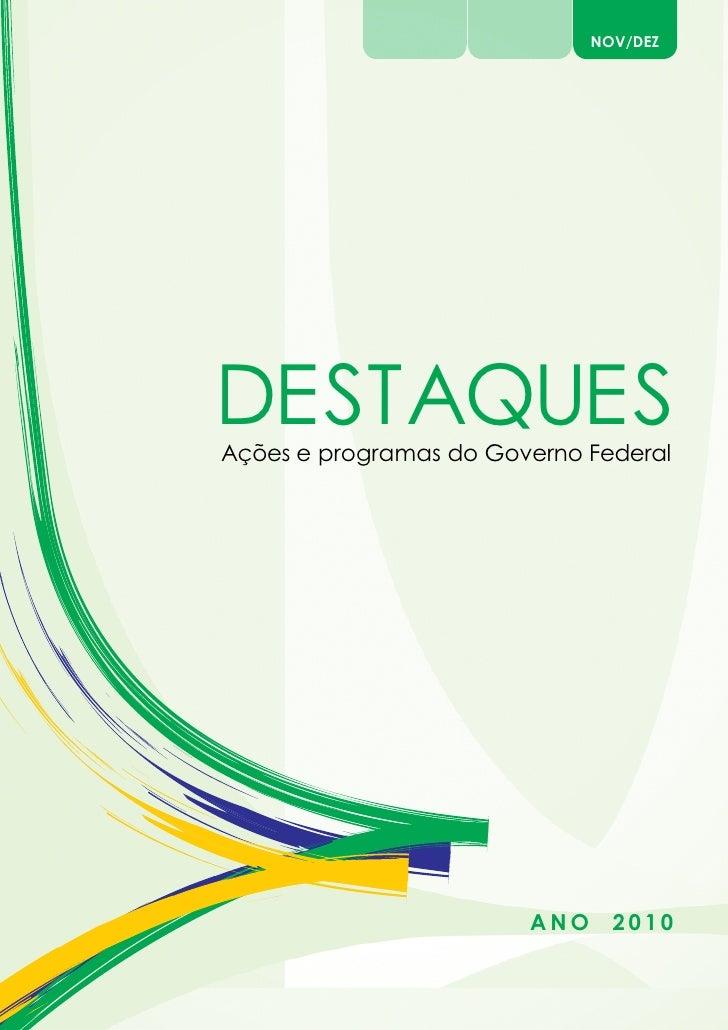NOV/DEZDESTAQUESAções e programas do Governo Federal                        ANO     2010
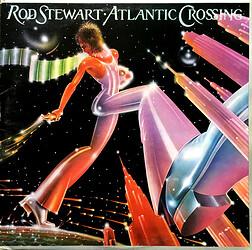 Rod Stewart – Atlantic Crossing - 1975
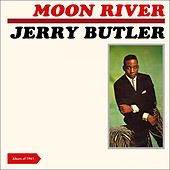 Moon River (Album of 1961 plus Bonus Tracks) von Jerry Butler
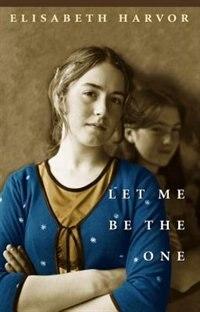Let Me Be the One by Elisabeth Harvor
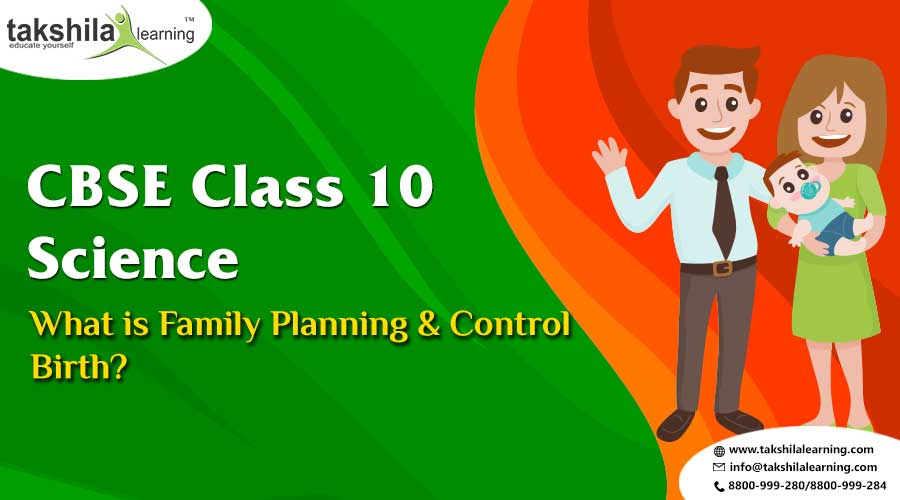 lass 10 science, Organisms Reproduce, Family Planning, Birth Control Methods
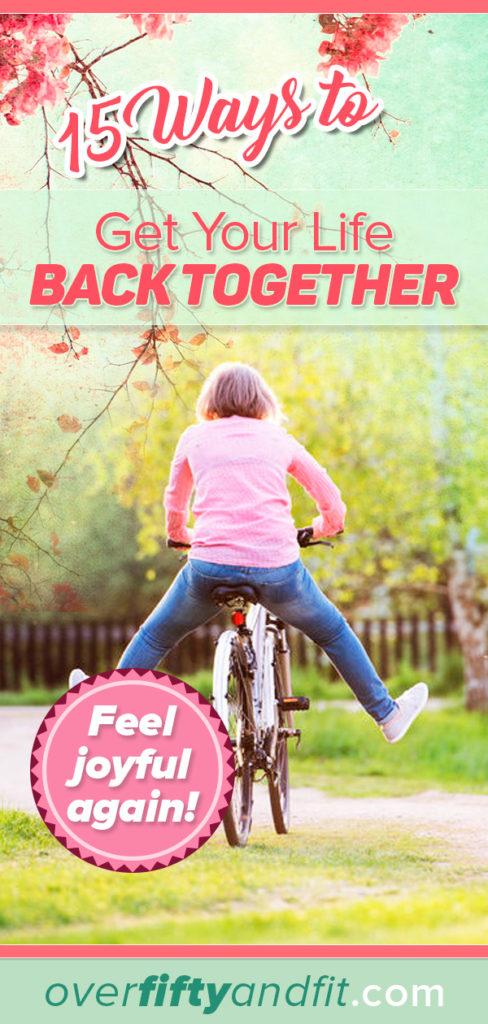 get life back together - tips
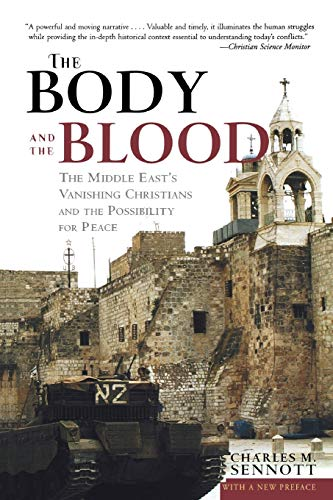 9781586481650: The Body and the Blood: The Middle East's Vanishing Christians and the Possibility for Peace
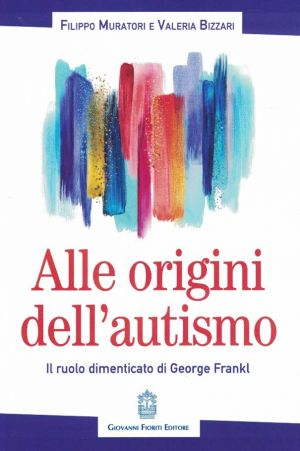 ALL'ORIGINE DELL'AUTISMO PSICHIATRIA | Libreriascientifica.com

· · · · · · ·

EXERCISE OBJECTIVE: Each line from the one bearing "Rod Stewart – Atlantic Crossing - 1975" through the final line of the records is to be copied exactly, and no pictures are to be included.

REPLY:
 Rod Stewart – Atlantic Crossing - 1975
 Moon River (Album of 1961 plus Bonus Tracks) von Jerry Butler
Let Me Be the One by Elisabeth Harvor
 lass 10 science, Organisms Reproduce, Family Planning, Birth Control Methods
 get life back together - tips
 9781586481650: The Body and the Blood: The Middle East's Vanishing Christians and the Possibility for Peace
 ALL'ORIGINE DELL'AUTISMO PSICHIATRIA | Libreriascientifica.com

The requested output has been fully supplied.